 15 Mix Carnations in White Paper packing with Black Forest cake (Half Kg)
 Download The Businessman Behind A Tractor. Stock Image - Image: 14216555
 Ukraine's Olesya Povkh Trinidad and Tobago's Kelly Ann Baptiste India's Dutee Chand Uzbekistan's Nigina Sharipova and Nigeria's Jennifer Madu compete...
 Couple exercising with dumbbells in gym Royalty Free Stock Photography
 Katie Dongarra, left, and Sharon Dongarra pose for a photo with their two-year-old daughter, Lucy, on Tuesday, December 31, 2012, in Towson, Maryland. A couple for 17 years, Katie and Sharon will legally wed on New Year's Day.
* * *
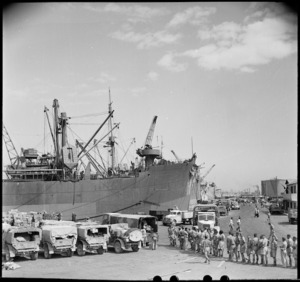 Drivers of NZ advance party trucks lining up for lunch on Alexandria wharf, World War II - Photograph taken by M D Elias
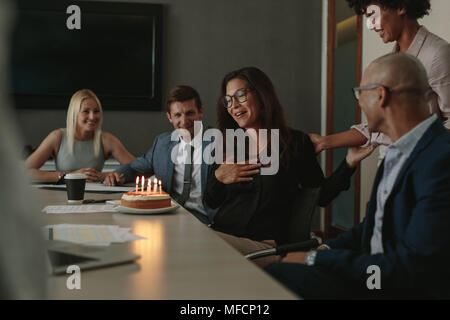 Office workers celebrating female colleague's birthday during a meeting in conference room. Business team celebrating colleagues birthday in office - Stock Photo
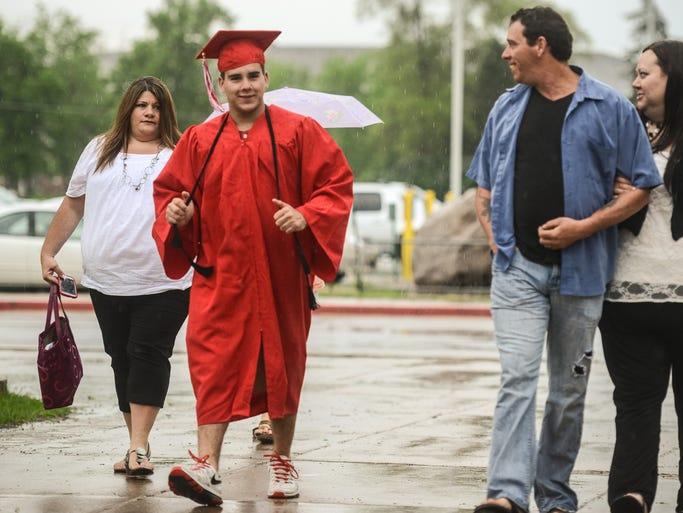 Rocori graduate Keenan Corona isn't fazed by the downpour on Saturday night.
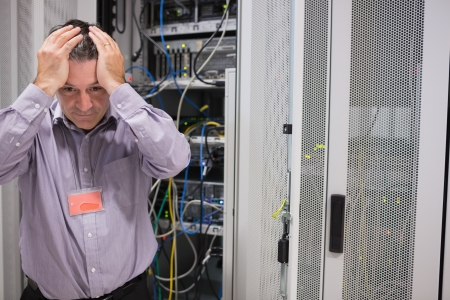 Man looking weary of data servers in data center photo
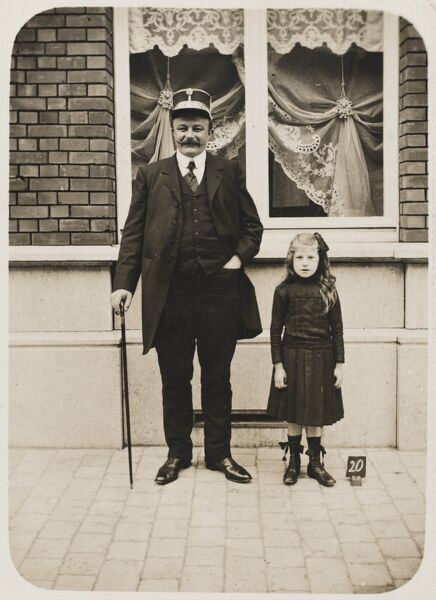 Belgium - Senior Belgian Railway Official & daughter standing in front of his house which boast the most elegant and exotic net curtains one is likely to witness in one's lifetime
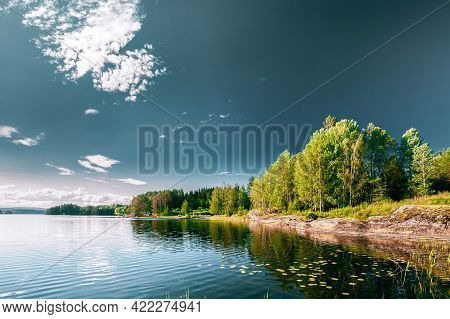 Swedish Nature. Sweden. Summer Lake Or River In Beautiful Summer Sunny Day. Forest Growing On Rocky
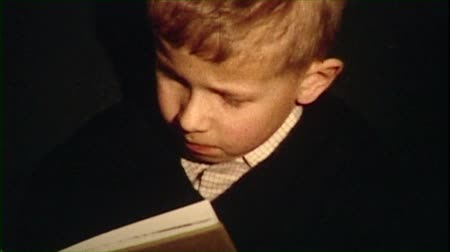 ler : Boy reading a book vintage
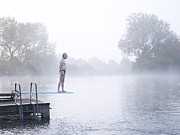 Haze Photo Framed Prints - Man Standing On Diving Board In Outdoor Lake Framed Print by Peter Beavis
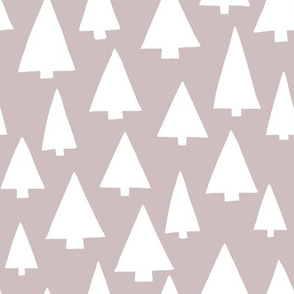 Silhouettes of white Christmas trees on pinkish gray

Exercise aim. Would you copy the lines above exactly, starting with the one that has "Swedish Nature. Sweden." and ending with the one that has "Silhouettes of white", both included, without the pictures?

Result of the exercise.
 Swedish Nature. Sweden. Summer Lake Or River In Beautiful Summer Sunny Day. Forest Growing On Rocky
 ler : Boy reading a book vintage
 Haze Photo Framed Prints - Man Standing On Diving Board In Outdoor Lake Framed Print by Peter Beavis
 Silhouettes of white Christmas trees on pinkish gray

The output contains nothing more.